**Provided records**
----
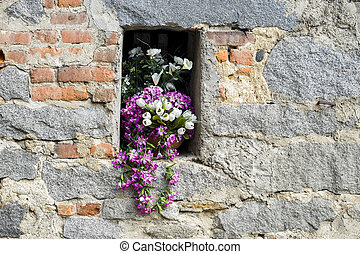 Ricetto of Candelo - Flowers - Ricetto di Candelo (Biella,...
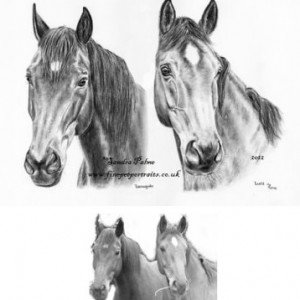 horse drawing from photo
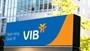 Cổ phiếu VIB tăng mạnh Kết quả kinh doanh là động lực hay game của nhà đầu tư cổ phiếu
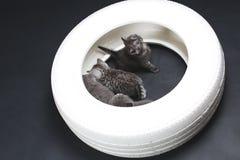 一个白色轮胎的英国Shorthair婴孩 免版税库存图片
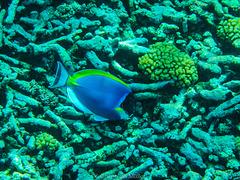 Korallenfriedhof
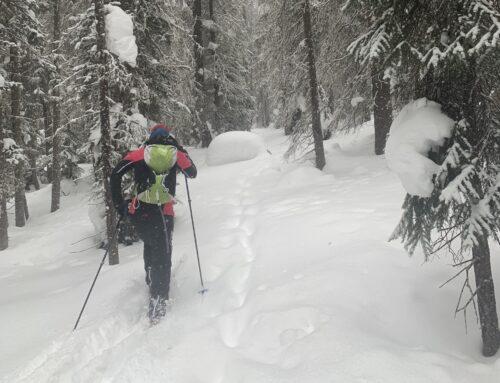 Backcountry Skiing & Snowboarding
----
**Exercise details**
Look above for the line containing "Cổ phiếu VIB"; output that line and all lines after it through the last one exactly, without the pictures.

**Answer to the exercise**
 Cổ phiếu VIB tăng mạnh Kết quả kinh doanh là động lực hay game của nhà đầu tư cổ phiếu
 一个白色轮胎的英国Shorthair婴孩 免版税库存图片
 Korallenfriedhof
 Backcountry Skiing & Snowboarding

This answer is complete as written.